» GIVEN PASSAGE:

Friday, October 30, 2009

Blog of Blood

Yep. Not kidding. This blog will be about things bloody. And that isn’t fake stage blood or metaphoric blood, it’s the real deal. Red. Viscous. Spurting from the body. Falling like drops of demon rain. I was a bystander to someone else’s trauma yesterday and, being who I am, by the act of witnessing was sucked in to the vortex.  Now spun out the other side am still finding I have  symptoms of sorts to deal with. If hyper-empathy syndrome exists, I certainly have a touch. I’ve always found it near impossible to defend myself from other’s emotions. Valuable for an actor and writer I suppose, but also the reason I live alone and why I am so poor at prioritizing my relationships.  So I figured I’d try blogging it out. See if setting down the images of blood that are exhausting me and keeping me awake by turns will quiet them. Shrink them back down to thumbnails and then slip back down into that black stinky sticky oily oozie sludge puddle at the bottom of my soul.

» SUPPLIED MATERIAL:
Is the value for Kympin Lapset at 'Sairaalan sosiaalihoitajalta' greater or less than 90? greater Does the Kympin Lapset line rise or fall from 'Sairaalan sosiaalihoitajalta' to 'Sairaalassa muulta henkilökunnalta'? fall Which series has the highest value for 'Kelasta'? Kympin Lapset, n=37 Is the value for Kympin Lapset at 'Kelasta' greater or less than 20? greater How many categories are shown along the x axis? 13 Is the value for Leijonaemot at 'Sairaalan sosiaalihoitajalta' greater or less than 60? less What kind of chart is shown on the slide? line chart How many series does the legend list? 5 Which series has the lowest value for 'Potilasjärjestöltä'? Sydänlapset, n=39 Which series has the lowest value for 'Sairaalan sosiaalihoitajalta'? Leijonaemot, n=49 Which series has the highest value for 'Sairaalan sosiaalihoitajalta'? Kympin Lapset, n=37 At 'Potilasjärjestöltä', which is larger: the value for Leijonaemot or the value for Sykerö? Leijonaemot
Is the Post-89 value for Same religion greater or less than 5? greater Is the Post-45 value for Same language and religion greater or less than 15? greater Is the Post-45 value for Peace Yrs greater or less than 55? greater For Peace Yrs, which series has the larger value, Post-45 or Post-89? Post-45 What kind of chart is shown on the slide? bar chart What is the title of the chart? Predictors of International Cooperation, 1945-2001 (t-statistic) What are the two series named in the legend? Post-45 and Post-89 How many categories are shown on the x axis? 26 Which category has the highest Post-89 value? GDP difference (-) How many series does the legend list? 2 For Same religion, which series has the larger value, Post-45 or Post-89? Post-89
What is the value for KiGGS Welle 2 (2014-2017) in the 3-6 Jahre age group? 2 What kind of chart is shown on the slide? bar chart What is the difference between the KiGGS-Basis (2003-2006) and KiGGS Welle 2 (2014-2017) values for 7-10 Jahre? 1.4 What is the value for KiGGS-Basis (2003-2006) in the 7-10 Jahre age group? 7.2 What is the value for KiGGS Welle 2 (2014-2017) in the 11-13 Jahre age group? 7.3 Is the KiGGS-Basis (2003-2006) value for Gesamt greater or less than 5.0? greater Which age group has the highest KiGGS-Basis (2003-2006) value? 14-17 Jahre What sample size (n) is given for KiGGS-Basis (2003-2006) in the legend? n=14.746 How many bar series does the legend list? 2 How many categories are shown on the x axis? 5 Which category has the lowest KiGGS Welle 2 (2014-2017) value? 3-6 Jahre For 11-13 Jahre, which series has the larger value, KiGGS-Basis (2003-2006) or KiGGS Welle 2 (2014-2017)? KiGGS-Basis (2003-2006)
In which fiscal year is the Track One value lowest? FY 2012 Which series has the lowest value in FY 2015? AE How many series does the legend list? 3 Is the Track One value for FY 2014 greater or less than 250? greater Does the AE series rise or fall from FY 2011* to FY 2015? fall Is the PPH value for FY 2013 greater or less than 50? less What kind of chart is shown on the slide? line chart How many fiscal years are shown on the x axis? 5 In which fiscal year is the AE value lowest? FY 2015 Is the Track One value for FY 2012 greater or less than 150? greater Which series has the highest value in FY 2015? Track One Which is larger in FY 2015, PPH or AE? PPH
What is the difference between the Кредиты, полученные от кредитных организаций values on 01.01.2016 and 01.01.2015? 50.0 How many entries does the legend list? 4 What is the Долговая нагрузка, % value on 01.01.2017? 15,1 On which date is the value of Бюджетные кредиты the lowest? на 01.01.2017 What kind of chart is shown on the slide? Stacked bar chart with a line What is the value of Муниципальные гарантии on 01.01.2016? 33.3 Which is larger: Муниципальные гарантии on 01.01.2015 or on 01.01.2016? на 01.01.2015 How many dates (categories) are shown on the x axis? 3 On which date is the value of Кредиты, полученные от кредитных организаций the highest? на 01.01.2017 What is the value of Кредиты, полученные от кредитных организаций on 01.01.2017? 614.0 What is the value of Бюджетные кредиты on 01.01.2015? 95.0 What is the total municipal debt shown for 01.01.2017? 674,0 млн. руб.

» ASSIGNED TASK:
Quote the "Blog of Blood" post above in full, word for word.

» ANSWER TO THE EXERCISE:
Friday, October 30, 2009

Blog of Blood

Yep. Not kidding. This blog will be about things bloody. And that isn’t fake stage blood or metaphoric blood, it’s the real deal. Red. Viscous. Spurting from the body. Falling like drops of demon rain. I was a bystander to someone else’s trauma yesterday and, being who I am, by the act of witnessing was sucked in to the vortex.  Now spun out the other side am still finding I have  symptoms of sorts to deal with. If hyper-empathy syndrome exists, I certainly have a touch. I’ve always found it near impossible to defend myself from other’s emotions. Valuable for an actor and writer I suppose, but also the reason I live alone and why I am so poor at prioritizing my relationships.  So I figured I’d try blogging it out. See if setting down the images of blood that are exhausting me and keeping me awake by turns will quiet them. Shrink them back down to thumbnails and then slip back down into that black stinky sticky oily oozie sludge puddle at the bottom of my soul.